Narendra Modi has finally emerged as the architect of unity – of opposition unity, that is. Though it took the Congress and other non-NDA parties four years to learn this lesson, it has come just in time for the grand elections scheduled next year. So, one theory states: As the troubles on the economic and other fronts are piling up and the government is apparently losing its rapport with people, if the non-NDA parties join hands defeating Modi will not be too difficult. Each of the elements making up this theory is worth checking.
The claim that the NDA government is now facing the fifth-year fatigue suffered by many popular governments of the past is true. Just as the disparate opposition parties are coming together, the NDA is breaking up, with even the earliest and diehard natural ally Shiv Sena playing truant. Other, seasonal friends like TDP have crossed the fence. One alliance, a rather forced one, stands broken in Jammu and Kashmir. The NDA itself, thus, is not in the best of health.
But then, among the top political leaders, Modi remains head and shoulders above the rest in pan-Indian popularity. Going by his track record in Gujarat, in 2014, and in a series of state elections since, one can surmise that he would like go the polls seeking a mandate for himself, and not for his government. He will urge people to vote for ‘Modi Sarkar’, and not for the BJP, with whom many of its supporters are not happy. In such a presidential kind of election, centred on personalities, Modi will have little difficulty in trouncing an inexperienced Rahul Gandhi.
As for the opposition, yes, they seem to have discovered the virtues of unity, especially after the two batches of by-elections in Uttar Pradesh, where an electoral understanding between the SP and the BSP has conclusively defeated the BJP – an unimaginable feat within a year of its grand victory in the politically most crucial state. If the duo had united in time, the vote figures show, that the BJP would not have won in March 2017 itself.

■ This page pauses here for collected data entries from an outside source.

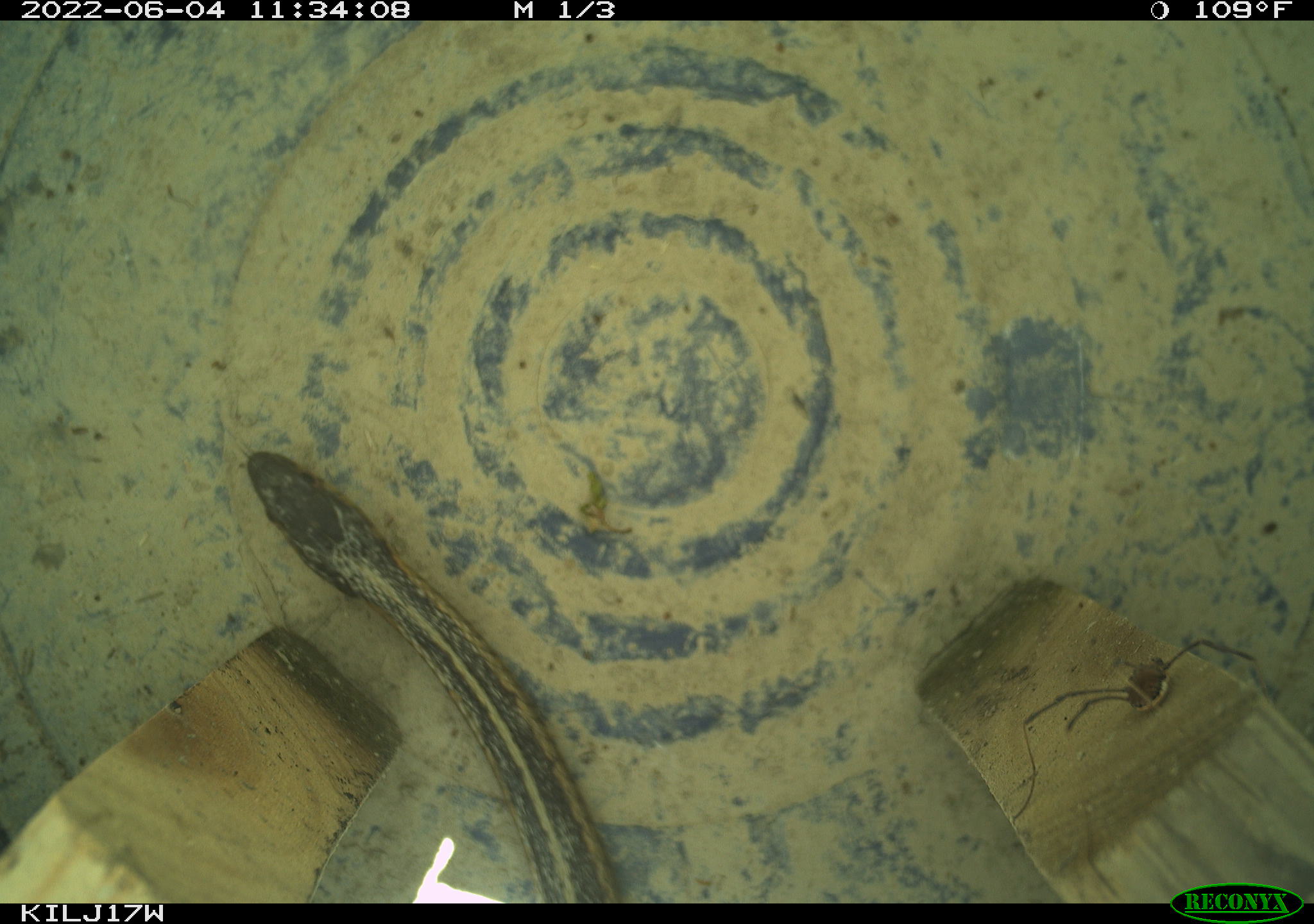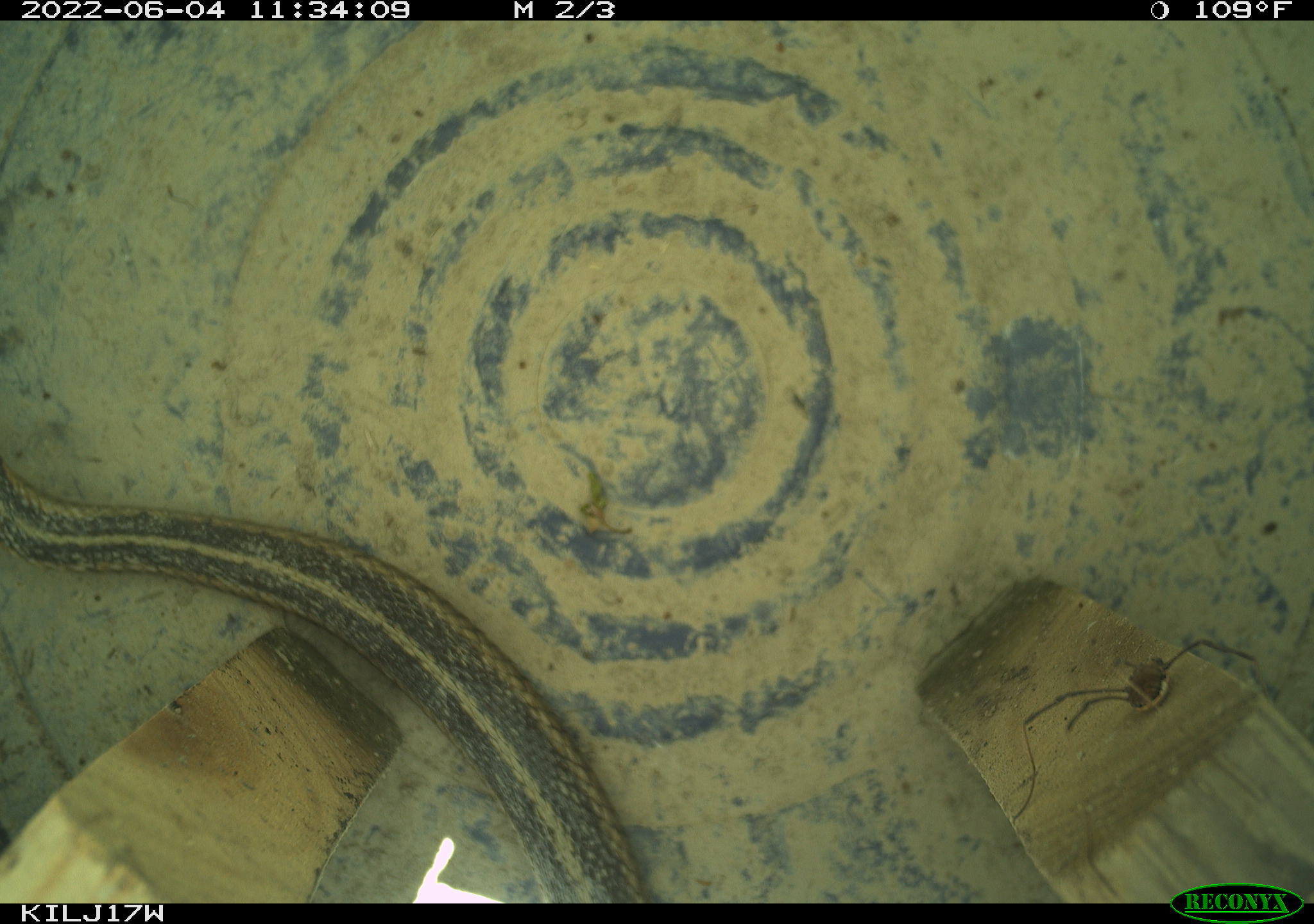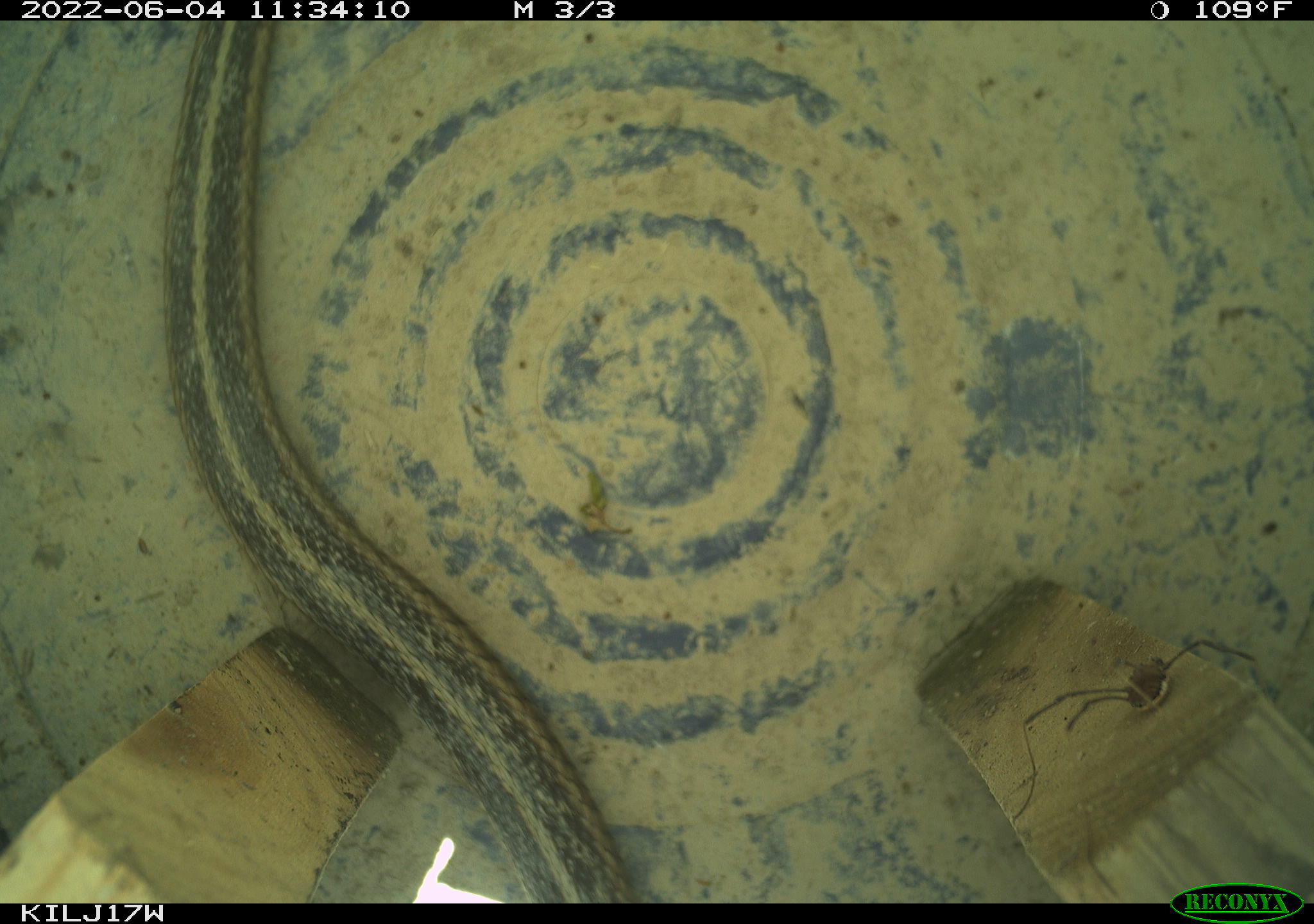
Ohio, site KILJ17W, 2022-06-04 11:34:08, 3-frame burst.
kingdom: Animalia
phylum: Chordata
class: Reptilia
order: Squamata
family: Colubridae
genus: Thamnophis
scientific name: Thamnophis sirtalis sirtalis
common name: eastern gartersnake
Eastern gartersnake (Thamnophis sirtalis sirtalis).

The argument against the opposition is that they are a motley crew, that they have nothing in common among them beyond saving their respective turfs in the face of a repeat of the Modi wave albeit on a smaller scale. Of course, it would be an opportunistic alliance. Of course, Mulayam and Mayawati can have no common minimum programme beyond saving their respective turfs in the face of an aggressive Modi wave. Their alliance is like that of BJP and PDP in Jammu and Kashmir, and can be betted upon to last no longer than that. But before their interests clash and the breakup plays out in the open, they would have defeated the BJP, which should worry the party in power.

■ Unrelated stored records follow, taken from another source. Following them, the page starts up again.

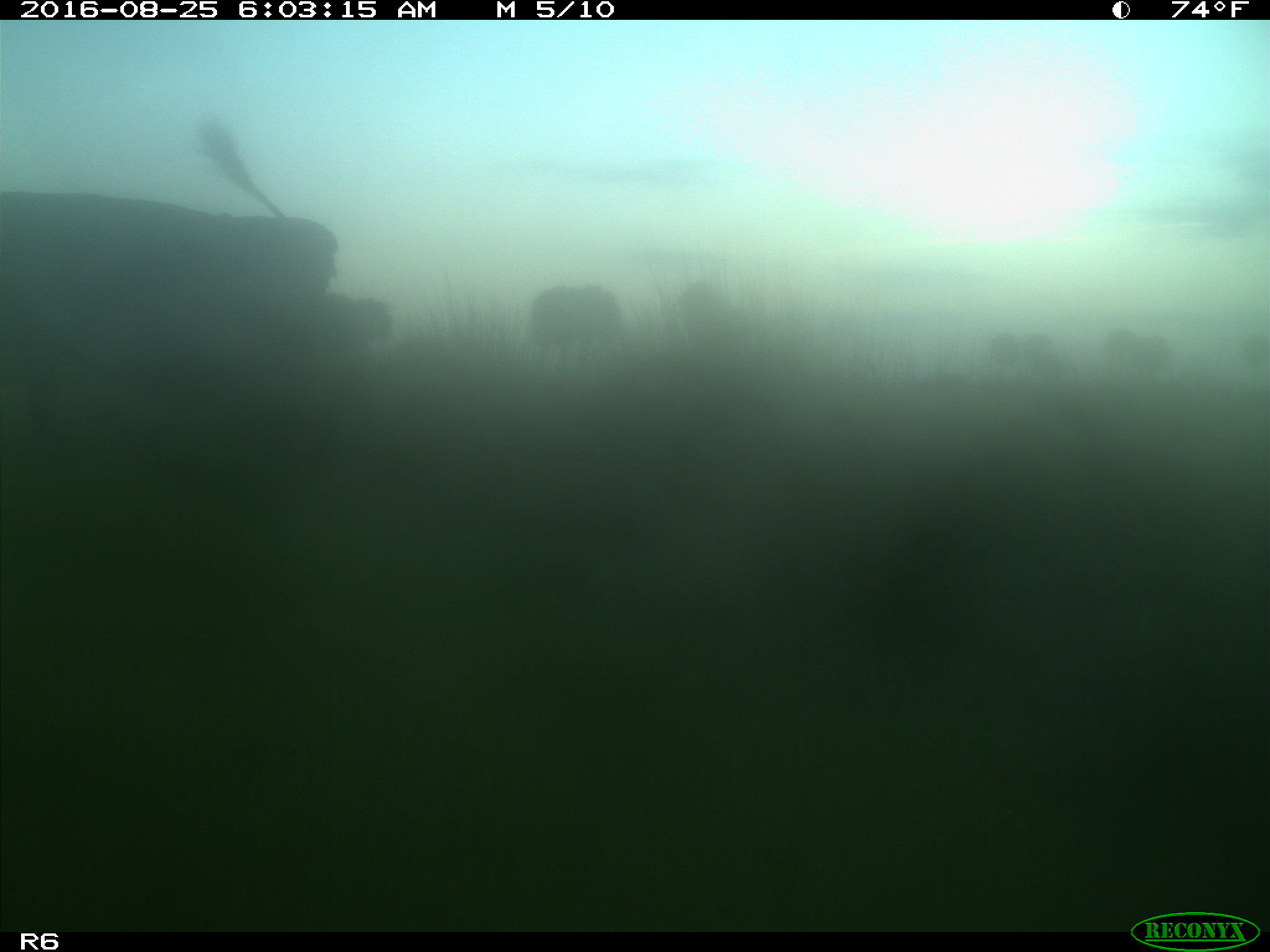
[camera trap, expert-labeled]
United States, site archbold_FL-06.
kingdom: Animalia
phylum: Chordata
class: Mammalia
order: Artiodactyla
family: Bovidae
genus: Bos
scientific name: Bos taurus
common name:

The opposition unity is a work in progress, and there are many challenges ahead. There are regional equations to consider, for one. Also, this will be a test of Rahul Gandhi’s political acumen, if the Congress by default takes lead in sewing it all up. But since none of the challenges happens to be as big as Modi, it should be doable simply by the force of the survival instinct.

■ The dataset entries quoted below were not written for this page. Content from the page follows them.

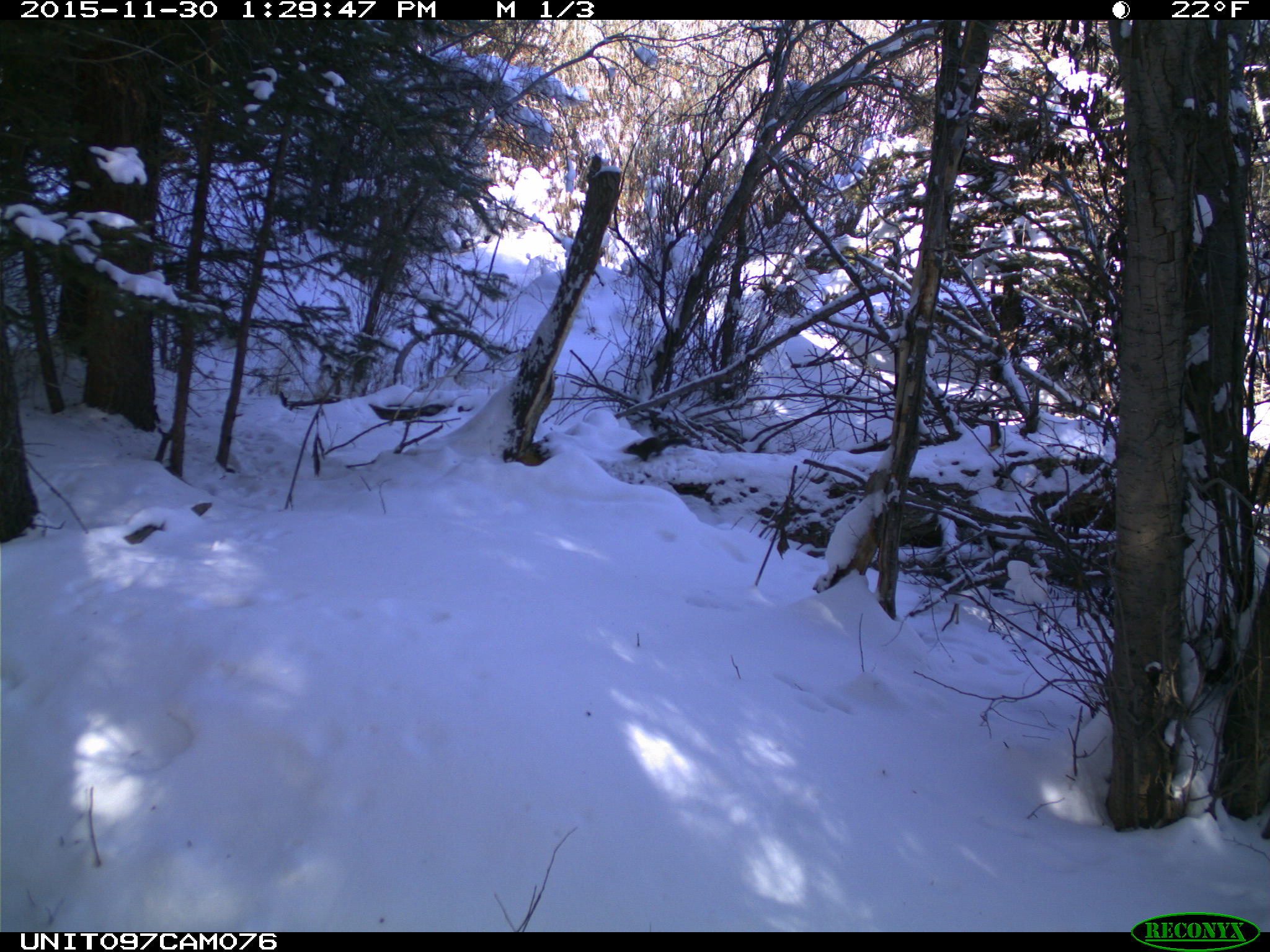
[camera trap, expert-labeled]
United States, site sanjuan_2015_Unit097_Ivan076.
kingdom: Animalia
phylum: Chordata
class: Mammalia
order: Rodentia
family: Sciuridae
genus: Tamiasciurus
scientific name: Tamiasciurus hudsonicus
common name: american red squirrel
Tamiasciurus hudsonicus (american red squirrel).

Also, the motley-crew phenomenon won’t be a first: it has happened many times, for example, in 1977 and 1989 – with the BJP in it, once even supporting a government that was also propped up by the Left. Thus, in short, there is safety in numbers and in the face of a larger-than-life-size leader the rest can have a safe strategy in ganging up together.
This exposition of the opposition-unity theory, however, puts arithmetic above ideology, cold electoral numbers over voter mindset. Thus, it is simplistic and naïve. The numbers (for BJP, in 2014) came later, first came a concrete proposition. It was a hope mixed with unbearable need for change backed by a majoritarian undercurrent. Four years later, even if the element of hope can no longer be part of the election equation, do people yearn for a change that way they did in 2011-14? Has the majoritarian voter changed his mind?
Unless the Congress – alone or in company – offers another concrete proposition, it stands little chance. And it is not in a position to offer it, because in articulating an alternative narrative, Rahul Gandhi will have to negotiate all the burden of family history. He is yet to show the conviction and readiness to make reparations, be it the institutional damage or economic mismanagement his party stands accused of. He, or for that matter any other opposition leader, is yet to offer a track-record-based counter to Modi’s discourse. If we are living in illiberal times, we are yet to see a cent-percent liberal leader.
Till then, even if purely numbers decide the outcome, we will have to remain prepared for a return and an implosion.